第1楽章、ジグザグと波を蹴立てて驀進する完全5度の響の機動力。全員、躍動するボウイングがまさに波頭のごとく砕けてはまた盛り上がり、と、これを聴いただけでワクワクの、まさにプレスト・コン・フォーコだ。なぜか日本のダダイスト詩人高橋新吉の『皿』(皿 皿 皿 皿・・・と皿が続き、皿を割れば倦怠の響きが出る、で終わる詩)を思い出したが、このプレストは無論倦怠なんぞでなく、その皿の積み上がる勢い、ダダに潜む撃破力がこの音楽にダブったわけ。第2楽章は憂鬱、怪奇に、だそうだが、虫の羽音みたいな始まりにメロディーが乗っかってゆく。リズムは16分音符から3連符、32分音符と細分化され、憂鬱というより細密な幽暗画を思わせる。彼らはとても鋭敏な感覚で弾き分けた。
第3楽章はスロヴァキア風ダンスで、ここでも完全5度が多用され、ピチカートやフラジオレットが魅力的なアクセントで弾む。第4楽章はアンダンテ・モルト・ソステヌートで12音技法を用いているが、とりわけヴィオラのソロに静かな訴求力があった。最後、チェロのピチカートを背後にそっと溶暗するヴァイオリン・・・なんとも言えないその余情。
池辺はヴァイオリンとチェロが変拍子で猛烈に絡み合うスリリングな展開。そのビートの快感たるや、こちらも腰が浮く。クライマックスのアドリブ部分は、二人とも丁々発止の激走。終わりに、ダダンと足を踏みならす、というか、床を蹴り飛ばすというか(もちろんこれも音としての仕掛け)、それで「おしまい!」というのも痛快、カッコよかったです。
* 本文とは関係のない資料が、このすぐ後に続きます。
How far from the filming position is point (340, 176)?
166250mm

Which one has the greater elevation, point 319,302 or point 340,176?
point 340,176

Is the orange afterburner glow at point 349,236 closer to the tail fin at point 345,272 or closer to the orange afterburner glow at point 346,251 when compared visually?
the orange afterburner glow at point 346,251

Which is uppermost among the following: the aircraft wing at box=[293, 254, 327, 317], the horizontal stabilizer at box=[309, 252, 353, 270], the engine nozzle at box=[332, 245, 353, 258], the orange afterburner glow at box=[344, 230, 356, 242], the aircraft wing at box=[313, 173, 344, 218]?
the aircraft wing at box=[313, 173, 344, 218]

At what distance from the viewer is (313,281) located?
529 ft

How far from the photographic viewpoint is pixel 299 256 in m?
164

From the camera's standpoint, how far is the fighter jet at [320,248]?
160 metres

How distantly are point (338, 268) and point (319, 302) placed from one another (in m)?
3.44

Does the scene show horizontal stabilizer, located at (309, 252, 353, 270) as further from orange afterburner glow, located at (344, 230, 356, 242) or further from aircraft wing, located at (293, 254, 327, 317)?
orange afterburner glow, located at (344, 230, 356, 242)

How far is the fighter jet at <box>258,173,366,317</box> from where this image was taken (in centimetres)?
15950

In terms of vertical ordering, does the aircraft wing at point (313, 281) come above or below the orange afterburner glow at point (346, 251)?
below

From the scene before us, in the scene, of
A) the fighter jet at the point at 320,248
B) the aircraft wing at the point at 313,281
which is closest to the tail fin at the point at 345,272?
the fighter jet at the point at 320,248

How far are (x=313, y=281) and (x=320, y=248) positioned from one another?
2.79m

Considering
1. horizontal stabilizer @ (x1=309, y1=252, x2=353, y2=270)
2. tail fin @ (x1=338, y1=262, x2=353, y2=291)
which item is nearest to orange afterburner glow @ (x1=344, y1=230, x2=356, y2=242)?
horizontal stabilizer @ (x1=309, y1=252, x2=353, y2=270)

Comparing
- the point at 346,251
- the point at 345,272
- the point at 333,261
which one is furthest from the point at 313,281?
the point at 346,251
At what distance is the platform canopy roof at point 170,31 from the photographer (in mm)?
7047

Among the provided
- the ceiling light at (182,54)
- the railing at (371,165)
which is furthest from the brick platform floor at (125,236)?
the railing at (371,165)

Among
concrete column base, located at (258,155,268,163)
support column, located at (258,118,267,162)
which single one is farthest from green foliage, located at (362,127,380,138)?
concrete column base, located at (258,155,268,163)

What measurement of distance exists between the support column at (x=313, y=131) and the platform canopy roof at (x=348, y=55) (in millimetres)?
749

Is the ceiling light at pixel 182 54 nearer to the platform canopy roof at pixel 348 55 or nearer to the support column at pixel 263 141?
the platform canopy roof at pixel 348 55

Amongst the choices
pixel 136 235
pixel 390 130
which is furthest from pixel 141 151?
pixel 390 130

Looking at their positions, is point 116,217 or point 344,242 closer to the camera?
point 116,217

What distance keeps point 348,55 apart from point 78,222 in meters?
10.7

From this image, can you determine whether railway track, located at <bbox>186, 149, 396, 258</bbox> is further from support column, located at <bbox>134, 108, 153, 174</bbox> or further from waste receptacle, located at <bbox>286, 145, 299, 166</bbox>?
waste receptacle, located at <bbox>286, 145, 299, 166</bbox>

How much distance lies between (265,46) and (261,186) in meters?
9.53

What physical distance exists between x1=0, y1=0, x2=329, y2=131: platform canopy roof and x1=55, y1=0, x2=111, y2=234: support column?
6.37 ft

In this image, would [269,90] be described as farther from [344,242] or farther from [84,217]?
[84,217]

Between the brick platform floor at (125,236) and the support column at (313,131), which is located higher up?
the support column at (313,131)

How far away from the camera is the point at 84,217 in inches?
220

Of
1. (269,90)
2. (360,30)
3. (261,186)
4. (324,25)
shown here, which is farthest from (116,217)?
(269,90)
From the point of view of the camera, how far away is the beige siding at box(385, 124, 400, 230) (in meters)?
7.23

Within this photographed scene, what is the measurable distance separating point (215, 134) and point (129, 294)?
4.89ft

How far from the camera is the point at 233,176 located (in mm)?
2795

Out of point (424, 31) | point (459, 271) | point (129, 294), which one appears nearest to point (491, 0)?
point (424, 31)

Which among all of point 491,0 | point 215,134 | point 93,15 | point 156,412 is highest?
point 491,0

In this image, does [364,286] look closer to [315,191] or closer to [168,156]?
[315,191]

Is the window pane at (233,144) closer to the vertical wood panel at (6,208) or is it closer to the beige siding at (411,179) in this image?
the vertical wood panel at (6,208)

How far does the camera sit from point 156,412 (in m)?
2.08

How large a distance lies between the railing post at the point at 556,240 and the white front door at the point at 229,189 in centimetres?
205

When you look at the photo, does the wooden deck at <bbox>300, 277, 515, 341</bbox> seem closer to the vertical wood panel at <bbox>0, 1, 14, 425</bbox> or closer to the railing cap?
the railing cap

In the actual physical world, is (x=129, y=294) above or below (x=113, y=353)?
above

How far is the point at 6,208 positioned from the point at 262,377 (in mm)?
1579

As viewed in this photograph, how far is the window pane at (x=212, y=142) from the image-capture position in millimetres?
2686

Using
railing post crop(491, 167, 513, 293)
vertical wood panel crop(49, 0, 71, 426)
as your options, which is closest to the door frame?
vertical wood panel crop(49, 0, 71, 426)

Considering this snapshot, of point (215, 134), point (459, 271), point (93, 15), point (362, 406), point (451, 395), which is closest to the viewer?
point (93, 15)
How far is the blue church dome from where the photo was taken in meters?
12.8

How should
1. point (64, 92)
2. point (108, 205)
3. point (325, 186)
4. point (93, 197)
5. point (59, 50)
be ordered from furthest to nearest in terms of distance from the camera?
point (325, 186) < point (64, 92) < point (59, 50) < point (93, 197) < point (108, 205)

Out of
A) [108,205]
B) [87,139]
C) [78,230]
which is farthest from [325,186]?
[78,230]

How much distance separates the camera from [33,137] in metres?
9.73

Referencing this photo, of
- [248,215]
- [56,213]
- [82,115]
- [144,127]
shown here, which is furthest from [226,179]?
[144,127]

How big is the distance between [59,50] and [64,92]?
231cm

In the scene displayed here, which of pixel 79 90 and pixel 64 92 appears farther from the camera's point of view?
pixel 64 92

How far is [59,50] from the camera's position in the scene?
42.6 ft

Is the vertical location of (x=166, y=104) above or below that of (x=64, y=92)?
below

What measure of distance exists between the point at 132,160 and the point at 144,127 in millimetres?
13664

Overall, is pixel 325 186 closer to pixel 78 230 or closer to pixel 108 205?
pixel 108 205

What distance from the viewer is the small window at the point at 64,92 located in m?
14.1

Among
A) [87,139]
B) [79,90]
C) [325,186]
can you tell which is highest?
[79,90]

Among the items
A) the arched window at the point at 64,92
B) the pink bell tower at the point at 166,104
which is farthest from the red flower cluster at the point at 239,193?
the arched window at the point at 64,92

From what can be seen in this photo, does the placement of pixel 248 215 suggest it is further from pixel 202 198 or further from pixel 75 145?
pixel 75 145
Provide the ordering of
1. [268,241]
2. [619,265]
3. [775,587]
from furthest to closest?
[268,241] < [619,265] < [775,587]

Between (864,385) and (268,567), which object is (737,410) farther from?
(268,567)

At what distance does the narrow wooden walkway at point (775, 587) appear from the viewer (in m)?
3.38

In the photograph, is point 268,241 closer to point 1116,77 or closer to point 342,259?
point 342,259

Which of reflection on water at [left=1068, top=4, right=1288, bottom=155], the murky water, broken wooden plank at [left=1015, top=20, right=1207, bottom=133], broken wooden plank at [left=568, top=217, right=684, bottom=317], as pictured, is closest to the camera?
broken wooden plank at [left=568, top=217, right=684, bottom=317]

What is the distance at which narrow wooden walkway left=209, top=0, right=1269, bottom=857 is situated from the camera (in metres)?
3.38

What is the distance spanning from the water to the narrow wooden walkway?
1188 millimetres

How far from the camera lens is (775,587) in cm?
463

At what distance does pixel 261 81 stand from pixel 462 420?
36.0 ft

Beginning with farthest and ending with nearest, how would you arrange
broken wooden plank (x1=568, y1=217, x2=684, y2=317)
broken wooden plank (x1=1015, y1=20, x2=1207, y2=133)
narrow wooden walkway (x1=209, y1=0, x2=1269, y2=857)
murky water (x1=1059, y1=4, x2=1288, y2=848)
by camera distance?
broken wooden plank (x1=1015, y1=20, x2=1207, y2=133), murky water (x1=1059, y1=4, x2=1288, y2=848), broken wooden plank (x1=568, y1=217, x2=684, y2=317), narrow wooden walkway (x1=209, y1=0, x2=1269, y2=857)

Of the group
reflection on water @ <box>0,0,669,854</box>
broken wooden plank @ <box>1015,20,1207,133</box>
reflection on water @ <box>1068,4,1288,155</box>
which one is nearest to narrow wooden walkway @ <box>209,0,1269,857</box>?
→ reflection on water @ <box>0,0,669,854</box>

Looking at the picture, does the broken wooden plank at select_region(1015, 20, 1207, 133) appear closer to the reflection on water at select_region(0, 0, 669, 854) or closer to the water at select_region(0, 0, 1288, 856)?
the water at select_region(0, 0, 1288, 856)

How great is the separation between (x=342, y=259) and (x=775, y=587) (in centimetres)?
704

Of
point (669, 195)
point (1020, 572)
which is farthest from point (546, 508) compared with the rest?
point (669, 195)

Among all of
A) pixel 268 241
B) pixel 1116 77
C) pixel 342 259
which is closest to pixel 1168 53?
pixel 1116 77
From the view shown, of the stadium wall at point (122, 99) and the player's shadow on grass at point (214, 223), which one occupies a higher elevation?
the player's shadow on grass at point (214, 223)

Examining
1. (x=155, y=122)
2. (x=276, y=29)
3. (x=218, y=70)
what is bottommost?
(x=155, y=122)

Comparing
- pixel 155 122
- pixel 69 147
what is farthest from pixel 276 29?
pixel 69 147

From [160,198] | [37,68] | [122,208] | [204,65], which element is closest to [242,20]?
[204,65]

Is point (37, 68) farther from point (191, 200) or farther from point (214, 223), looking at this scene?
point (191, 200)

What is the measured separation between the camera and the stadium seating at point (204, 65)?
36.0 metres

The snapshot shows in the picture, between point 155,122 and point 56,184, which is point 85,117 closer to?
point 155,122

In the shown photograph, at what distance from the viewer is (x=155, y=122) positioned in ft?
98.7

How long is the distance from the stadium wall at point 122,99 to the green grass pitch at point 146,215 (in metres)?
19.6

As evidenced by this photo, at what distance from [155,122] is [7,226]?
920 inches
というわけで、私の耳にはゲストの篠笛のソロやジェイコブ作品は霞んでしまった。 ジェイコブはリコーダーを篠笛で演奏したのだが、フルートのようでありながら、そのピッチの揺らぎが弦楽と相まって不思議な感触ではあった。
ベートーヴェンは、やはり常設カルテットでないだけに荷が重かった印象。それぞれ実力派、響きのバランスも良いのだけれど(特にチェロとヴィオラの支えがいい)、作品の掘り下げが不足。
キレの良い、とても魅力あるカルテットで、各ソロ部分でも充分聴かせてくれるから、今後のあり方、プログラムなど、いろいろ検討してくれたら、と思う(今回の篠笛も一工夫には違いなかったけれど)。